Test Achats estime d’autant plus inacceptable – dans le cas de BNP Paribas Fortis - la hausse de frais pour transférer un fonds d’épargne-pension vers une autre banque. L’épargne-pension est en effet subventionnée par le gouvernement et les banques encaissent déjà énormément de commissions grâce à ce produit. Dans le cas de BNP Paribas Fortis, la banque perçoit chaque année quelque 55 millions d’euros de revenus pour assurer la gestion des fonds d’épargne-pension. Si la gestion de ces fonds représente effectivement un coût pour la banque, cette dernière conserve aussi pour elle une bonne part de ces revenus.
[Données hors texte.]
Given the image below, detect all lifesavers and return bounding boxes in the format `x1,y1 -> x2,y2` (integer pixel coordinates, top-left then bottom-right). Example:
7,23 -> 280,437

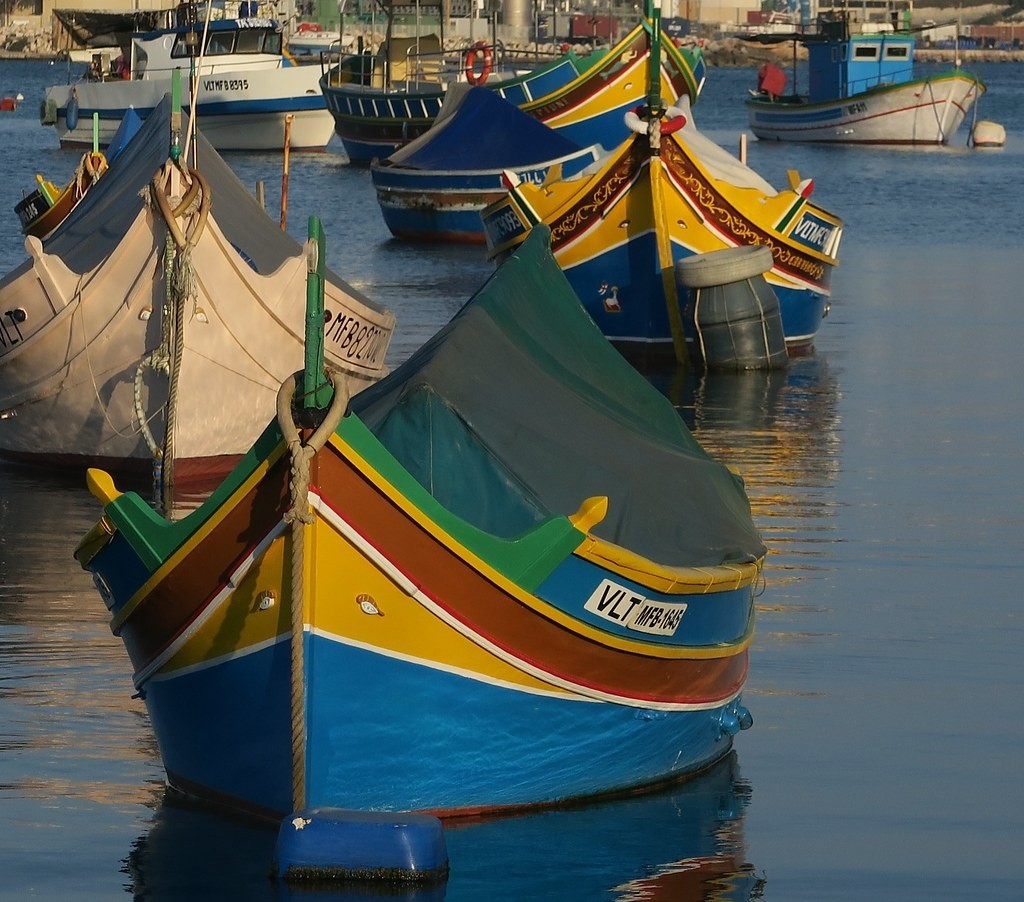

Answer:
624,104 -> 688,136
465,40 -> 493,85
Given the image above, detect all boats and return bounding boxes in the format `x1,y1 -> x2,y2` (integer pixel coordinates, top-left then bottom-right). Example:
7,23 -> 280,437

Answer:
1,67 -> 402,492
740,4 -> 990,146
475,1 -> 853,360
38,1 -> 335,155
71,210 -> 770,833
314,1 -> 710,170
367,75 -> 610,248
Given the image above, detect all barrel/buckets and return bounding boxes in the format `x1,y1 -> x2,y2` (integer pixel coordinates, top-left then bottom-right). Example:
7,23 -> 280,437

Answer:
682,273 -> 789,373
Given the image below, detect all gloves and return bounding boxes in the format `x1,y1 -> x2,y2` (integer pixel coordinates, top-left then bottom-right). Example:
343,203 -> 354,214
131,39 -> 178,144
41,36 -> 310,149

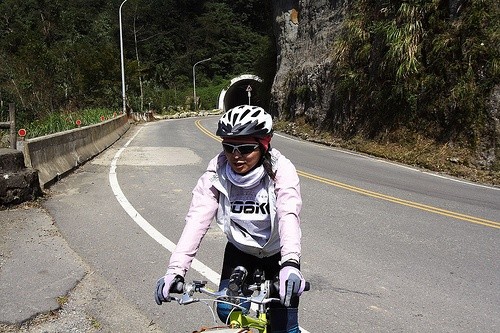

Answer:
154,275 -> 184,305
279,262 -> 305,307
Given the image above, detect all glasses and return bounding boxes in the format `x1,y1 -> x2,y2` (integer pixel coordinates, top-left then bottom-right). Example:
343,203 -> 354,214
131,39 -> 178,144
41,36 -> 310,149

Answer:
222,140 -> 260,154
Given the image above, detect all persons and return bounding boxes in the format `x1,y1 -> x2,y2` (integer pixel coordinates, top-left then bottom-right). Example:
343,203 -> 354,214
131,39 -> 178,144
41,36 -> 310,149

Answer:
153,104 -> 306,333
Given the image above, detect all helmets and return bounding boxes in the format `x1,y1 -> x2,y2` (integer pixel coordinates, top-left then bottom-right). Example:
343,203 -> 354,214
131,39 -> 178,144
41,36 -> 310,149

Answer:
216,105 -> 272,138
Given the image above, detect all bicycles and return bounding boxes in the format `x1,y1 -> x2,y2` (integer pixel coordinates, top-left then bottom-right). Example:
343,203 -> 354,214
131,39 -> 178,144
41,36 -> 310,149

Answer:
160,274 -> 310,333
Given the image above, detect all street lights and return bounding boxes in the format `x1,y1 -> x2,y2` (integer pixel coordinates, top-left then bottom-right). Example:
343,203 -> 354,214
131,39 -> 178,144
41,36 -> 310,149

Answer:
191,57 -> 211,116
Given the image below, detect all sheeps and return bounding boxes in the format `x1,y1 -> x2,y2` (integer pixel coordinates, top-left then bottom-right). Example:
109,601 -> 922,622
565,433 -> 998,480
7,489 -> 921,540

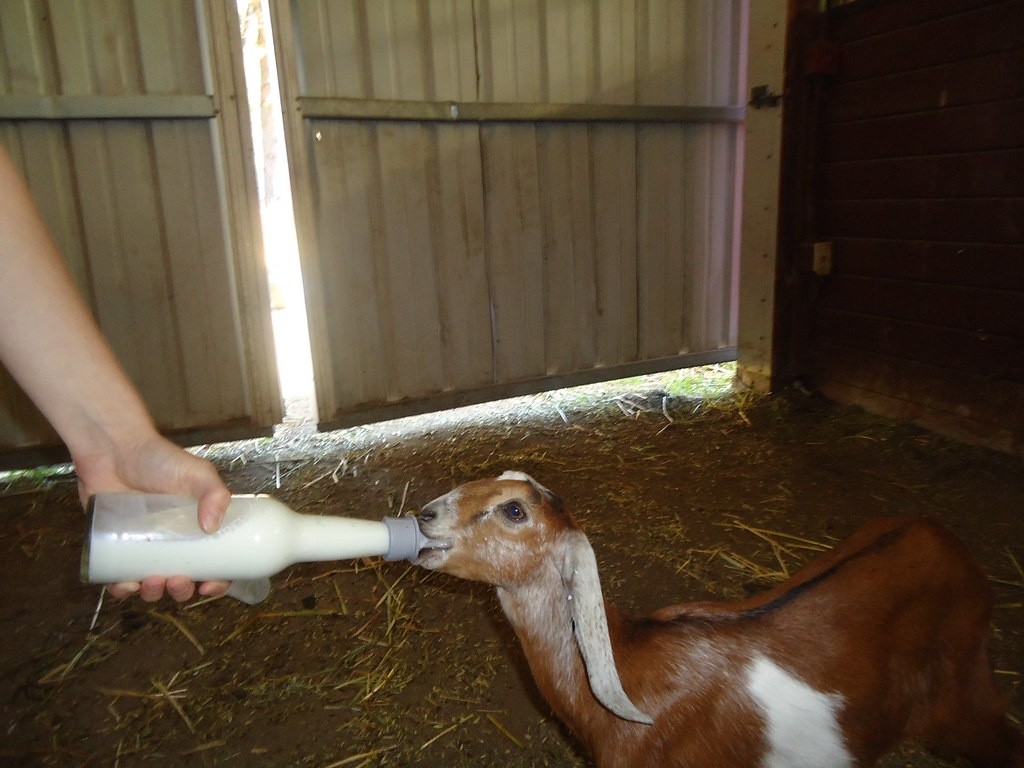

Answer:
407,469 -> 1024,768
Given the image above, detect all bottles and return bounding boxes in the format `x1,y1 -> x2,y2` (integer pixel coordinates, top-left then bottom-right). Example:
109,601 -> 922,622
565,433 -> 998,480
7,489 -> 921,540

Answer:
81,489 -> 454,587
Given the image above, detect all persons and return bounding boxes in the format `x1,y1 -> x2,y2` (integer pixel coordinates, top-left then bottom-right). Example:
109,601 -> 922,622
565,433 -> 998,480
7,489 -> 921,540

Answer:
0,150 -> 232,603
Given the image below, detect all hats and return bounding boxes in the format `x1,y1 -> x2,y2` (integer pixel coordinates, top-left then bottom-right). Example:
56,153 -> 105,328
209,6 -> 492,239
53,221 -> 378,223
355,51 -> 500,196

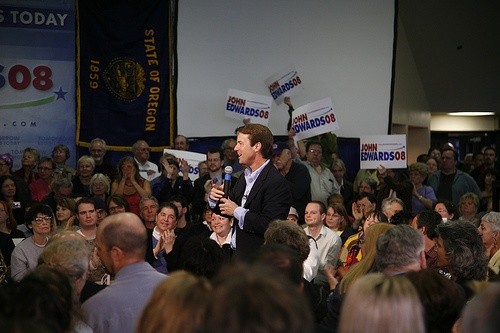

Le gouvernement offre un régime fiscal préférentiel à un autre type de placement, le compte d’épargne. En contrepartie ce dernier est soumis à toute une série de règles, notamment l’interdiction pour les banques de facturer des frais de clôture. Un bon principe qui, selon Test Achats, devrait s’appliquer aux fonds d’épargne-pension, largement subsidiés eux aussi.

Recommandations

  • Test Achats demande de limiter les coûts de transfert de titres en fixant des plafonds. Et ce, afin que les frais demandés aux clients ne soient pas déraisonnablement plus élevés que ceux réellement encourus par les banques.
  • L’organisation demande également la gratuité des frais lors du transfert d’un fonds d’épargne-pension d’une banque à l’autre.